**DATA FOR REVIEW**

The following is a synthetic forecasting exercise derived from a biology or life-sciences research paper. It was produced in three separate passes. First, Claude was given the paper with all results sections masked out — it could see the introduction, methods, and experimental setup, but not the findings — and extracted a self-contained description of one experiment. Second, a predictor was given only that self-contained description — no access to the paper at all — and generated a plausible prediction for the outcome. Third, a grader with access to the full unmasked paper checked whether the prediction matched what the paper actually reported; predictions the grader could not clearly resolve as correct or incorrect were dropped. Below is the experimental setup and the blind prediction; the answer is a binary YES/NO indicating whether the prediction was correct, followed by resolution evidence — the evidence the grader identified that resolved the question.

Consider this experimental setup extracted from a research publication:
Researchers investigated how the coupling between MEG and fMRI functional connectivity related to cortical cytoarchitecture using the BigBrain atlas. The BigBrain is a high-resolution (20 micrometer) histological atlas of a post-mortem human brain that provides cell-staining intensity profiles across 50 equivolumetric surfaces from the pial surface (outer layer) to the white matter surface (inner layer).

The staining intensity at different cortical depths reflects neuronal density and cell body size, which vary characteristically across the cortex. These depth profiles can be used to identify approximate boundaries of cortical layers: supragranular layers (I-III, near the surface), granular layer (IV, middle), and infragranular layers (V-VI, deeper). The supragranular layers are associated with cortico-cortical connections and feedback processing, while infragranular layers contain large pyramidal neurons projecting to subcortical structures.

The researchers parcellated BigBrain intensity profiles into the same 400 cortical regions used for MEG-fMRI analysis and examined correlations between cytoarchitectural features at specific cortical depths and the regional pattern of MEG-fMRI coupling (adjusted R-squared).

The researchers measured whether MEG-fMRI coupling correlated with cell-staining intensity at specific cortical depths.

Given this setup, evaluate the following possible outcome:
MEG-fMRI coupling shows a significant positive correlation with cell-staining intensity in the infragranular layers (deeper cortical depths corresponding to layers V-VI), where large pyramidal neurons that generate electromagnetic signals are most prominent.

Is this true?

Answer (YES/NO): NO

**YOUR GOAL**
Beginning with the line that contains "MEG-fMRI coupling shows", quote each line exactly through the last line of the entries above, and nothing beyond them.

**RESPONSE**
MEG-fMRI coupling shows a significant positive correlation with cell-staining intensity in the infragranular layers (deeper cortical depths corresponding to layers V-VI), where large pyramidal neurons that generate electromagnetic signals are most prominent.

Is this true?

Answer (YES/NO): NO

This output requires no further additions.